From: Raffael Cavallaro on
On 2010-03-16 10:22:36 -0400, Tamas K Papp said:

> I need to use a simple database from CL.

I think that cl-prevalence is possibly the simplest, most lightweight
database for common lisp. The entire database lives in memory, all
transactions are logged, and snapshots are taken. Recovering is simply
a matter of reconstructing the in-memory database from the latest
snapshot and transaction log. I believe you use sbcl - I just tested it
with sbcl on Mac OS X and it seems to pass tests. I've also used it
with CCL and LispWorks.

warmest regards,

Ralph

--
Raffael Cavallaro

From: Alex Mizrahi on
RC> I think that cl-prevalence is possibly the simplest, most lightweight
RC> database for common lisp. The entire database lives in memory, all
RC> transactions are logged, and snapshots are taken. Recovering is simply
RC> a matter of reconstructing the in-memory database from the latest
RC> snapshot and transaction log. I believe you use sbcl - I just tested it
RC> with sbcl on Mac OS X and it seems to pass tests. I've also used it
RC> with CCL and LispWorks.

You can as well just write stuff into text files via PRIN1 and read it via
READ.
cl-prevalence doesn't support queries (last time I've checked), you have to
do this stuff yourself.

From: Raffael Cavallaro on
On 2010-03-16 13:08:12 -0400, Alex Mizrahi said:

> cl-prevalence doesn't support queries (last time I've checked), you
> have to do this stuff yourself.

The whole idea of cl-prevalence is that the database and the in-memory
lisp objects are one and the same. You do "queries" using ordinary
common lisp introspection - e.g., reading an object slot, doing a
(gethash 'some-key *my-hash*), or executing a function that searches
your in-memory data according to some predicate, etc. This is what I
meant by "lightweight."

Could this be done by writing stuff to text files? Yes, but you'd have
to write and test the infrastructure to write and read clos objects,
hash tables, etc. to text files. This has already been done for you
with cl-prevalence, and in an asdf-installable form. Quite convenient
if you want fast, lightweight persistence and the ability to have lisp
run the show, not a database query language.

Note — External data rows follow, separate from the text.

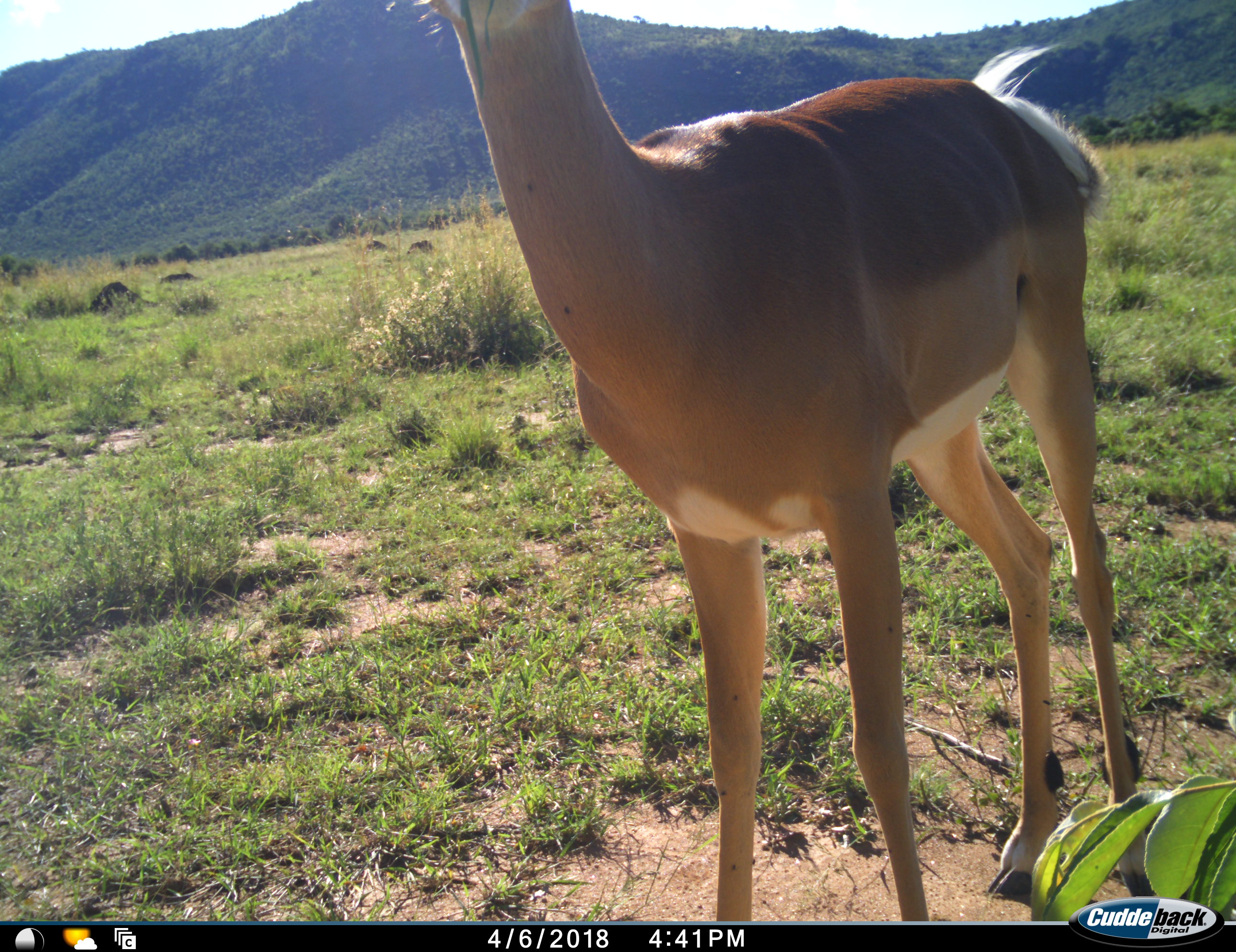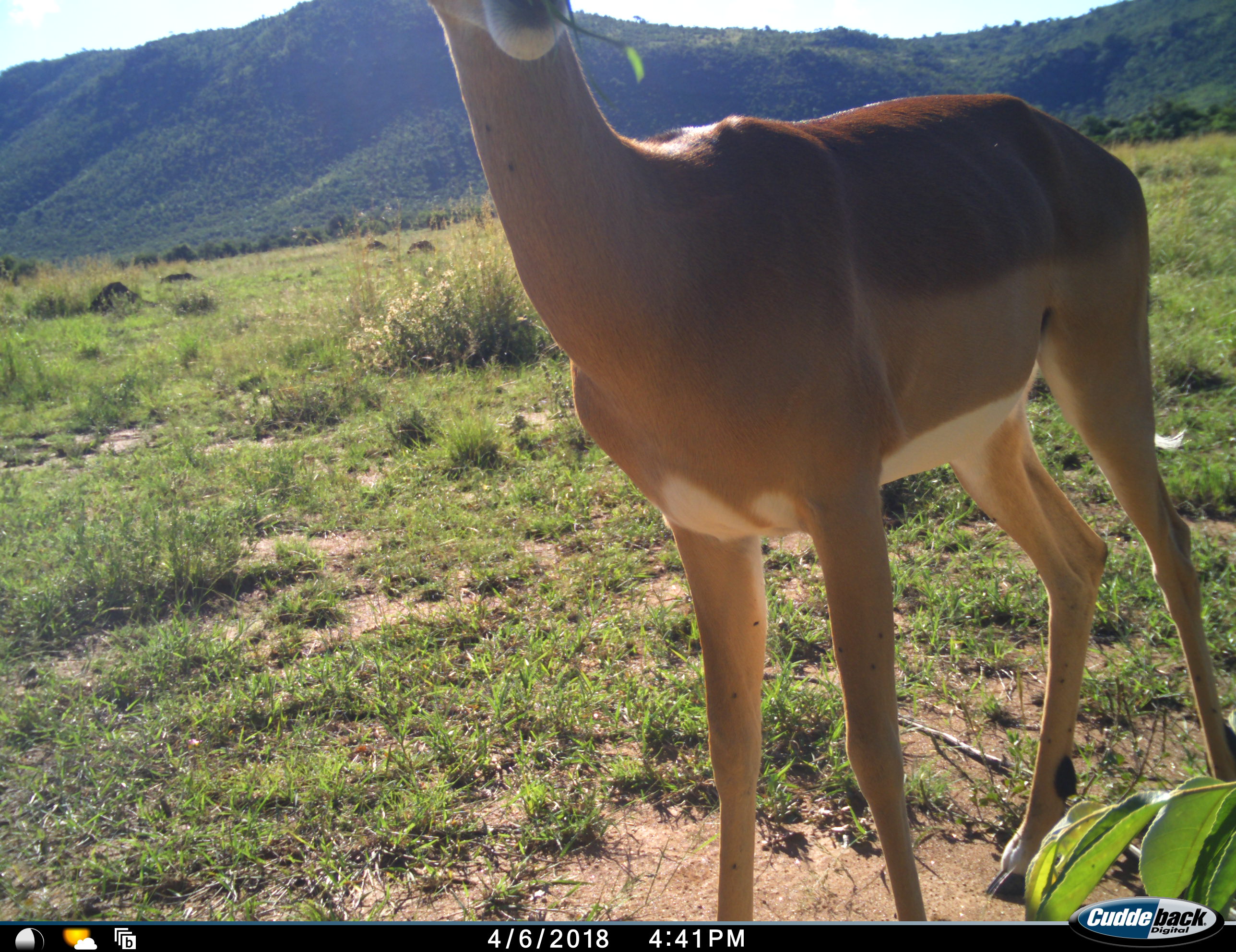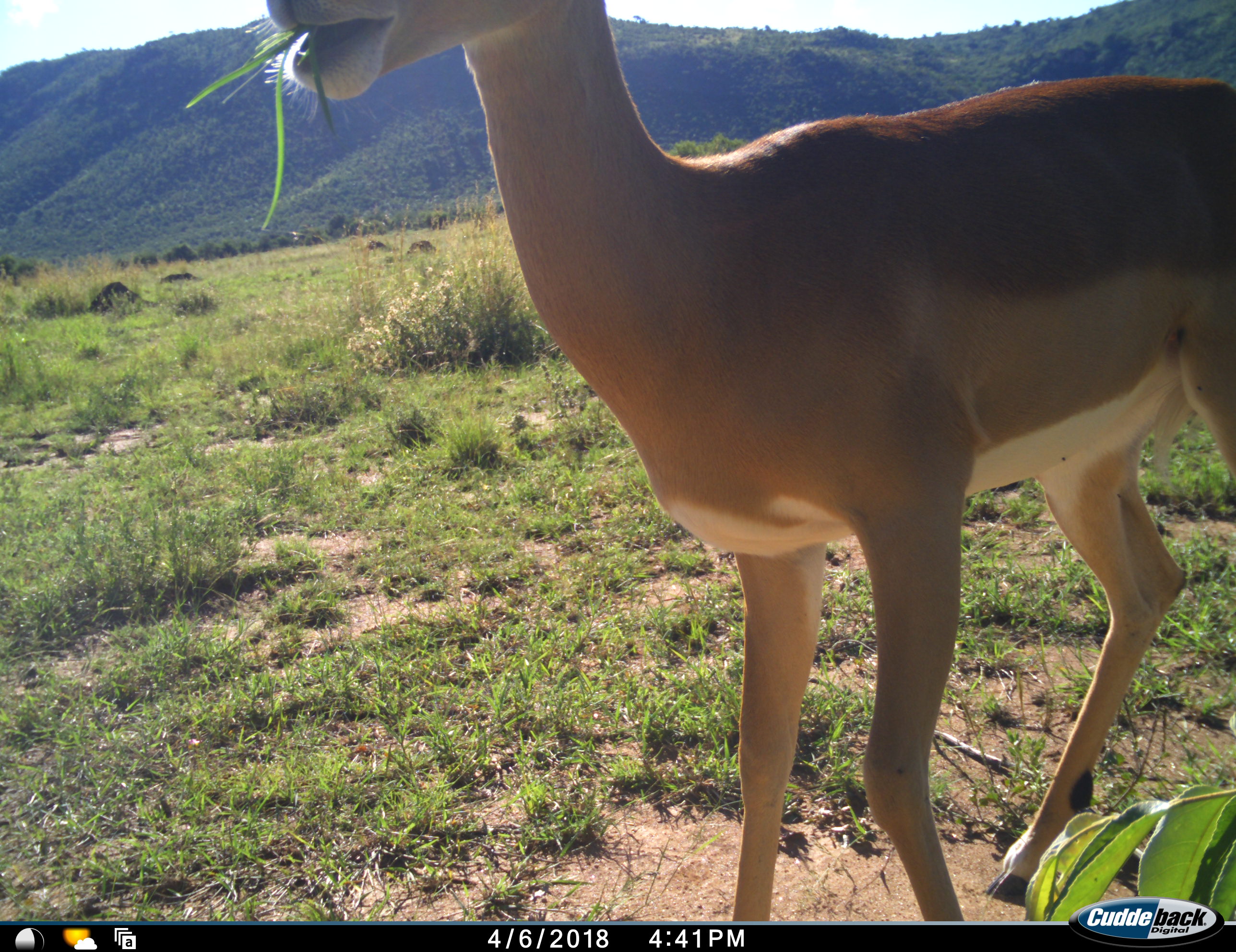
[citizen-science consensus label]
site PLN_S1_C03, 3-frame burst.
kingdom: Animalia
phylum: Chordata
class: Mammalia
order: Artiodactyla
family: Bovidae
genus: Aepyceros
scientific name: Aepyceros melampus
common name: impala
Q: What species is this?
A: Impala (Aepyceros melampus).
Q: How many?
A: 1.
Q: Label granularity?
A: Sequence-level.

Is it large scale, industrial strength? Maybe not, but its author, Sven
Van Caekenberghe, used it to run a ticketing website for a theater, so
it is known to be usable for a small scale commercial system...

warmest regards,

Ralph

--
Raffael Cavallaro

From: Raymond Wiker on
"Alex Mizrahi" <udodenko(a)users.sourceforge.net> writes:

> AP> You might want to look into sqlite. I haven't tried their CL
> AP> binding,
>
> One can use SQLite via CLSQL, I've tried it, it works.

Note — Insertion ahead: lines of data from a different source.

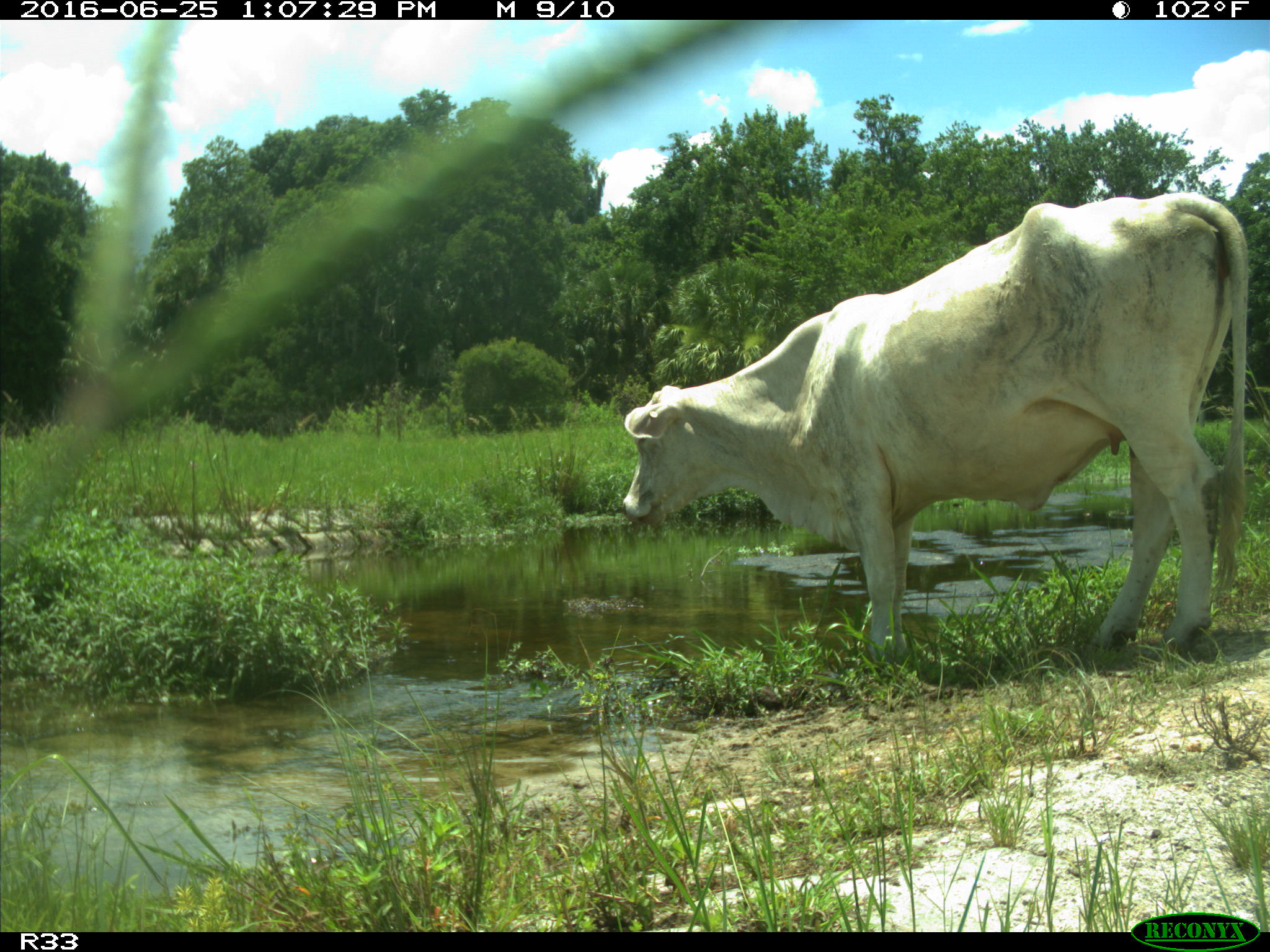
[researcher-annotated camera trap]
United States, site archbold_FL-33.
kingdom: Animalia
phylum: Chordata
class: Mammalia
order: Artiodactyla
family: Bovidae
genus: Bos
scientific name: Bos taurus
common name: domestic cow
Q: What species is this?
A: Bos taurus (domestic cow).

There are also one or two alternative sets of bindingss for
SQLite. They may be worth looking into, but using CLSQL obviously gives
you more freedom to change to some other database at a later point.

If you're using Windows, it's also possible to create a thin
layer of sanity around the .NET database database classes, using RDNZL
(which is absolutely awesome :-).

> AP> but the database itself is simple, easy to setup and robust. (And
> AP> fast, too.)
>
> I agree.

I'm not 100% sure I agree about the speed of SQLite, but I
haven't done enough benchmarking to contradict you :-)

.... and the bottleneck (if there is one) may actually lie within the
SQLite wrapper that I use.
From: Andrew Poelstra on
On 2010-03-16, Raymond Wiker <raw(a)RAWMBP-2.local> wrote:
> "Alex Mizrahi" <udodenko(a)users.sourceforge.net> writes:
>
>> AP> You might want to look into sqlite. I haven't tried their CL
>> AP> binding,
>>
>> One can use SQLite via CLSQL, I've tried it, it works.
>
> There are also one or two alternative sets of bindingss for
> SQLite. They may be worth looking into, but using CLSQL obviously gives
> you more freedom to change to some other database at a later point.
>
> If you're using Windows, it's also possible to create a thin
> layer of sanity around the .NET database database classes, using RDNZL
> (which is absolutely awesome :-).
>
>> AP> but the database itself is simple, easy to setup and robust. (And
>> AP> fast, too.)
>>
>> I agree.
>
> I'm not 100% sure I agree about the speed of SQLite, but I
> haven't done enough benchmarking to contradict you :-)
>
> ... and the bottleneck (if there is one) may actually lie within the
> SQLite wrapper that I use.

FWIW,

In the sqlite C FAQ, they mention that by default every single
INSERT is its own transaction - so if you want it to be fast,
you have to start a transaction, do all your work, then commit.

Else every single INSERT is actually a BEGIN-INSERT-COMMIT triplet.